Keine Sorgen mehr wegen der Dichtigkeit (einfach etwas Regenwasser nachgießen), kein weiteres Steinbeet und irgendwie hat es ja auch mit Wasser zu tun.
petra


----------



## Daufi (18. Aug. 2016)

Ha Carsten, ich war auch schon am googeln, das alles eilt ja nicht und bevor ich mich hinterher ärgere - wie du siehst haben wir noch 4 Tröge dastehen - mache ich es lieber richtig...

Petra soll ich das meiner besseren Hälfte vorschlagen...
Zufällig hat Alex vor ein paar Tagen so zwei komische gierige Dinger gekauft die mir schon in den Finger gebissen haben...
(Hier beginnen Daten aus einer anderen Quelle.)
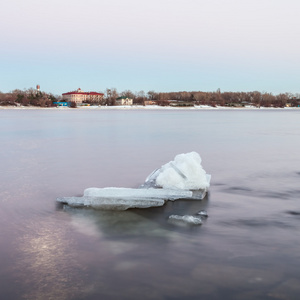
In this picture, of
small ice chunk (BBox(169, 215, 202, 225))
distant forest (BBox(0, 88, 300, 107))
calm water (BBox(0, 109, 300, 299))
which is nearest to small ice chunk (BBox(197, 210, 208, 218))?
calm water (BBox(0, 109, 300, 299))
Müßten mal schauen ob so was bei unserem Klima hier überleben/wintern könnte... Hatten wir auch schon - unabhängig von dem Trog - drangedacht


----------



## Daufi (18. Aug. 2016)

...vom Handy, die Dinger meine ich....


----------



## DbSam (18. Aug. 2016)

Wie viele Bauernhöfe hast Du denn geplündert? 
Jedenfalls hast Du genügend Übungsmodelle ... 

Gruß Carsten


----------



## Daufi (18. Aug. 2016)

Moin Carsten,
die sind alle von meinem Papa...
Der hat die in den letzten Jahrzehnten zusammen gesammelt und er hat noch drei zuhause...
Und die jeweils einzeln mit dem Anhänger 200 km transportiert...
Aber ich steh ja auch auf diesen Krempel... 
Wenn Leute an unserem Haus vorbeilaufen, schütteln viele nur den Kopf, werfen Post bei uns ein oder wollen einen Unfall oder Panne melden.... Ach ja und fragen wann der Biergarten aufmacht.... Hmmm, telefonieren könnte man da auch....


----------



## DbSam (18. Aug. 2016)

Moin Daufi,

also wenn das so ist, dass Du auf solch alten Krempel stehst, dann möchte ich Dein 'Modell von Ehebett' nicht sehen ... 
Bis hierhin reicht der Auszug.